Skip to content

Fail-closed semantics

Portal's ValidatingWebhookConfiguration ships with failurePolicy: Fail by default. If the webhook is unreachable, the API server rejects the request.

Why fail closed

A misconfigured Portal that fails open is silently absent: workloads get admitted regardless of the policies you thought were in force. Fail-closed surfaces faults loudly — broken Portal → broken kubectl apply. The cluster operator finds out within minutes instead of months.

The trade-off: the webhook becomes part of the API server's critical path. That is why the chart requires ≥ 2 replicas + a PodDisruptionBudget (minAvailable: 1) when failClosed: true.
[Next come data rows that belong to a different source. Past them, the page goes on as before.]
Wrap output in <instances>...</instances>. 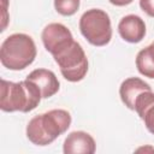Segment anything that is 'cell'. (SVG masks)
<instances>
[{
  "label": "cell",
  "mask_w": 154,
  "mask_h": 154,
  "mask_svg": "<svg viewBox=\"0 0 154 154\" xmlns=\"http://www.w3.org/2000/svg\"><path fill=\"white\" fill-rule=\"evenodd\" d=\"M71 122V114L66 109H51L29 120L26 125V137L36 146H48L67 131Z\"/></svg>",
  "instance_id": "cell-1"
},
{
  "label": "cell",
  "mask_w": 154,
  "mask_h": 154,
  "mask_svg": "<svg viewBox=\"0 0 154 154\" xmlns=\"http://www.w3.org/2000/svg\"><path fill=\"white\" fill-rule=\"evenodd\" d=\"M0 89V108L4 112L28 113L35 109L42 99L37 85L26 78L17 83L1 79Z\"/></svg>",
  "instance_id": "cell-2"
},
{
  "label": "cell",
  "mask_w": 154,
  "mask_h": 154,
  "mask_svg": "<svg viewBox=\"0 0 154 154\" xmlns=\"http://www.w3.org/2000/svg\"><path fill=\"white\" fill-rule=\"evenodd\" d=\"M36 45L31 36L16 32L7 36L0 47L1 64L13 71L24 70L31 65L36 58Z\"/></svg>",
  "instance_id": "cell-3"
},
{
  "label": "cell",
  "mask_w": 154,
  "mask_h": 154,
  "mask_svg": "<svg viewBox=\"0 0 154 154\" xmlns=\"http://www.w3.org/2000/svg\"><path fill=\"white\" fill-rule=\"evenodd\" d=\"M79 31L93 46L102 47L112 38V25L107 12L100 8L87 10L79 18Z\"/></svg>",
  "instance_id": "cell-4"
},
{
  "label": "cell",
  "mask_w": 154,
  "mask_h": 154,
  "mask_svg": "<svg viewBox=\"0 0 154 154\" xmlns=\"http://www.w3.org/2000/svg\"><path fill=\"white\" fill-rule=\"evenodd\" d=\"M53 58L66 81L79 82L85 77L88 72V58L77 41H72L58 51L53 54Z\"/></svg>",
  "instance_id": "cell-5"
},
{
  "label": "cell",
  "mask_w": 154,
  "mask_h": 154,
  "mask_svg": "<svg viewBox=\"0 0 154 154\" xmlns=\"http://www.w3.org/2000/svg\"><path fill=\"white\" fill-rule=\"evenodd\" d=\"M41 38L46 51L49 52L52 55L72 41H75L72 32L67 29V26L61 23H51L46 25L42 30Z\"/></svg>",
  "instance_id": "cell-6"
},
{
  "label": "cell",
  "mask_w": 154,
  "mask_h": 154,
  "mask_svg": "<svg viewBox=\"0 0 154 154\" xmlns=\"http://www.w3.org/2000/svg\"><path fill=\"white\" fill-rule=\"evenodd\" d=\"M95 150V140L85 131L70 132L63 144V152L65 154H94Z\"/></svg>",
  "instance_id": "cell-7"
},
{
  "label": "cell",
  "mask_w": 154,
  "mask_h": 154,
  "mask_svg": "<svg viewBox=\"0 0 154 154\" xmlns=\"http://www.w3.org/2000/svg\"><path fill=\"white\" fill-rule=\"evenodd\" d=\"M118 32L124 41L129 43H138L146 36L144 20L136 14L124 16L118 24Z\"/></svg>",
  "instance_id": "cell-8"
},
{
  "label": "cell",
  "mask_w": 154,
  "mask_h": 154,
  "mask_svg": "<svg viewBox=\"0 0 154 154\" xmlns=\"http://www.w3.org/2000/svg\"><path fill=\"white\" fill-rule=\"evenodd\" d=\"M26 79L31 81L37 85V88L41 91L42 99H48L57 94L60 88V83L55 76V73L47 69H36L31 71Z\"/></svg>",
  "instance_id": "cell-9"
},
{
  "label": "cell",
  "mask_w": 154,
  "mask_h": 154,
  "mask_svg": "<svg viewBox=\"0 0 154 154\" xmlns=\"http://www.w3.org/2000/svg\"><path fill=\"white\" fill-rule=\"evenodd\" d=\"M150 85L144 82L143 79L138 78V77H129L126 79H124L119 87V96L123 101V103L131 111H134L135 108V101L137 99V96L146 91V90H150Z\"/></svg>",
  "instance_id": "cell-10"
},
{
  "label": "cell",
  "mask_w": 154,
  "mask_h": 154,
  "mask_svg": "<svg viewBox=\"0 0 154 154\" xmlns=\"http://www.w3.org/2000/svg\"><path fill=\"white\" fill-rule=\"evenodd\" d=\"M134 111L143 120L147 130L154 135V91L152 89L137 96Z\"/></svg>",
  "instance_id": "cell-11"
},
{
  "label": "cell",
  "mask_w": 154,
  "mask_h": 154,
  "mask_svg": "<svg viewBox=\"0 0 154 154\" xmlns=\"http://www.w3.org/2000/svg\"><path fill=\"white\" fill-rule=\"evenodd\" d=\"M136 67L142 76L154 79V43H150L137 53Z\"/></svg>",
  "instance_id": "cell-12"
},
{
  "label": "cell",
  "mask_w": 154,
  "mask_h": 154,
  "mask_svg": "<svg viewBox=\"0 0 154 154\" xmlns=\"http://www.w3.org/2000/svg\"><path fill=\"white\" fill-rule=\"evenodd\" d=\"M81 5V0H54L55 11L65 17L75 14Z\"/></svg>",
  "instance_id": "cell-13"
},
{
  "label": "cell",
  "mask_w": 154,
  "mask_h": 154,
  "mask_svg": "<svg viewBox=\"0 0 154 154\" xmlns=\"http://www.w3.org/2000/svg\"><path fill=\"white\" fill-rule=\"evenodd\" d=\"M140 7L149 17L154 18V0H140Z\"/></svg>",
  "instance_id": "cell-14"
},
{
  "label": "cell",
  "mask_w": 154,
  "mask_h": 154,
  "mask_svg": "<svg viewBox=\"0 0 154 154\" xmlns=\"http://www.w3.org/2000/svg\"><path fill=\"white\" fill-rule=\"evenodd\" d=\"M1 5H2V23H1V31L5 30L6 25H7V0H2L1 1Z\"/></svg>",
  "instance_id": "cell-15"
},
{
  "label": "cell",
  "mask_w": 154,
  "mask_h": 154,
  "mask_svg": "<svg viewBox=\"0 0 154 154\" xmlns=\"http://www.w3.org/2000/svg\"><path fill=\"white\" fill-rule=\"evenodd\" d=\"M108 1L114 6H126V5L131 4L134 0H108Z\"/></svg>",
  "instance_id": "cell-16"
},
{
  "label": "cell",
  "mask_w": 154,
  "mask_h": 154,
  "mask_svg": "<svg viewBox=\"0 0 154 154\" xmlns=\"http://www.w3.org/2000/svg\"><path fill=\"white\" fill-rule=\"evenodd\" d=\"M153 43H154V42H153Z\"/></svg>",
  "instance_id": "cell-17"
}]
</instances>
See ../operator/ha-and-leader-election.md.

Toggling

# values.yaml
global:
  failClosed: false   # renders failurePolicy: Ignore

Set this if your team prefers podwatcher-poc's "if it dies, cluster is fine" property. You give up the loud-failure signal.

System-namespace exclusion

The webhook's namespaceSelector always excludes:

  • kube-system
  • kube-public
  • kube-node-lease
  • Portal's own install namespace (--install-namespace, default portal-system)
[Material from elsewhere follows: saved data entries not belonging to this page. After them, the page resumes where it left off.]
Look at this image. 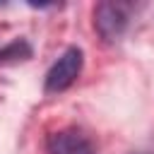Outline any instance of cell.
I'll return each instance as SVG.
<instances>
[{
	"label": "cell",
	"instance_id": "3957f363",
	"mask_svg": "<svg viewBox=\"0 0 154 154\" xmlns=\"http://www.w3.org/2000/svg\"><path fill=\"white\" fill-rule=\"evenodd\" d=\"M48 154H96L94 142L77 128H65L55 130L46 140Z\"/></svg>",
	"mask_w": 154,
	"mask_h": 154
},
{
	"label": "cell",
	"instance_id": "277c9868",
	"mask_svg": "<svg viewBox=\"0 0 154 154\" xmlns=\"http://www.w3.org/2000/svg\"><path fill=\"white\" fill-rule=\"evenodd\" d=\"M26 58H31V46L24 38H17V41H12V43H7V46L0 48V65L26 60Z\"/></svg>",
	"mask_w": 154,
	"mask_h": 154
},
{
	"label": "cell",
	"instance_id": "5b68a950",
	"mask_svg": "<svg viewBox=\"0 0 154 154\" xmlns=\"http://www.w3.org/2000/svg\"><path fill=\"white\" fill-rule=\"evenodd\" d=\"M137 154H154V152H137Z\"/></svg>",
	"mask_w": 154,
	"mask_h": 154
},
{
	"label": "cell",
	"instance_id": "7a4b0ae2",
	"mask_svg": "<svg viewBox=\"0 0 154 154\" xmlns=\"http://www.w3.org/2000/svg\"><path fill=\"white\" fill-rule=\"evenodd\" d=\"M82 65H84V53H82V48L70 46V48L51 65V70L46 72V84H43L46 91H48V94H60V91L70 89V87L77 82L79 72H82Z\"/></svg>",
	"mask_w": 154,
	"mask_h": 154
},
{
	"label": "cell",
	"instance_id": "6da1fadb",
	"mask_svg": "<svg viewBox=\"0 0 154 154\" xmlns=\"http://www.w3.org/2000/svg\"><path fill=\"white\" fill-rule=\"evenodd\" d=\"M135 5L132 2H99L94 7V29L108 43L118 41L130 26Z\"/></svg>",
	"mask_w": 154,
	"mask_h": 154
}]
</instances>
This exclusion is unconditional, not driven by a Helm value, and applies regardless of failClosed. Without it, an in-cluster outage that took down Portal would also stop kubelet / scheduler / control-plane reconcilers from updating objects in those namespaces.

Per-namespace bypass

For escape hatches outside the system namespaces, label/annotate the namespace (not the inbound object) with:

portal.io/bypass=true

Requests inside that namespace short-circuit to allowed=true and bump portal_admission_bypass_total{namespace}. Setting the annotation requires patch on namespaces, which is normally a privileged-operator RBAC — by design.

Recovery from self-lockout

If a misconfigured rule ever bricks admission for the wider cluster:

# Break-glass: delete the webhook config so the API server stops calling Portal.
kubectl delete validatingwebhookconfiguration portal.io

After unblocking, fix the offending rule, then helm upgrade re-creates the config. The chart README and ../operator/recovery-from-self-lockout.md document the procedure.